■ Exercise details:
With pictures removed, the data below should be returned exactly.

■ Exercise data:

——

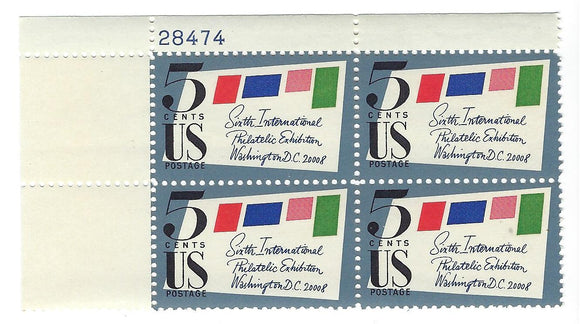 1966 Philatelic Exhibition Washington DC Plate Block Of 4 5c Postage Stamps - MNH, OG - Sc# 1310`- CX210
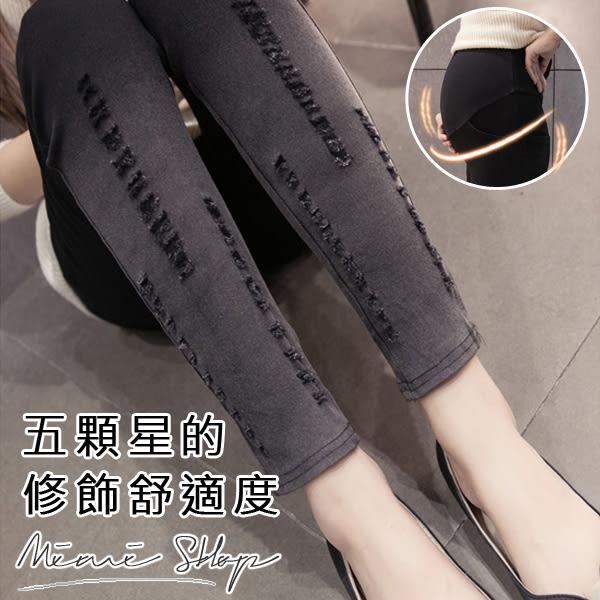 孕婦裝 MIMI別走【P61356】絕對好穿小腳褲 抓破水洗牛仔孕婦褲 窄管褲 鉛筆褲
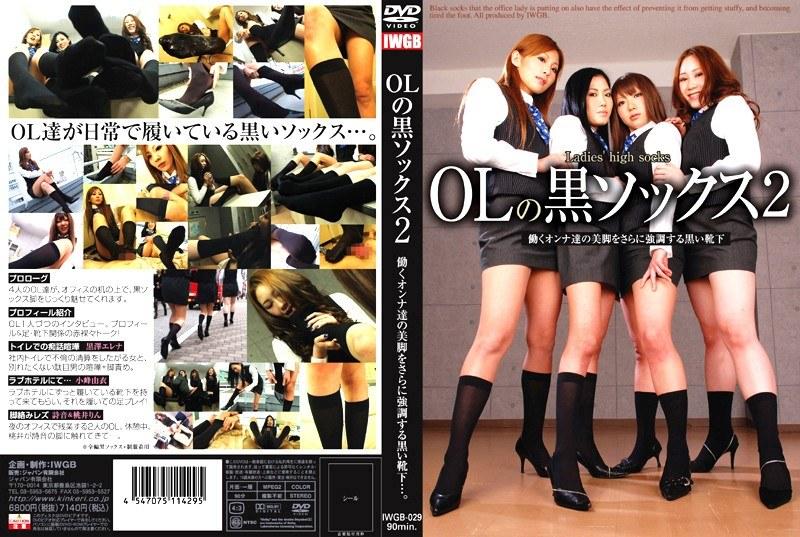 OLの黒ソックス 2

——

■ Completed task:
 1966 Philatelic Exhibition Washington DC Plate Block Of 4 5c Postage Stamps - MNH, OG - Sc# 1310`- CX210
 孕婦裝 MIMI別走【P61356】絕對好穿小腳褲 抓破水洗牛仔孕婦褲 窄管褲 鉛筆褲
 OLの黒ソックス 2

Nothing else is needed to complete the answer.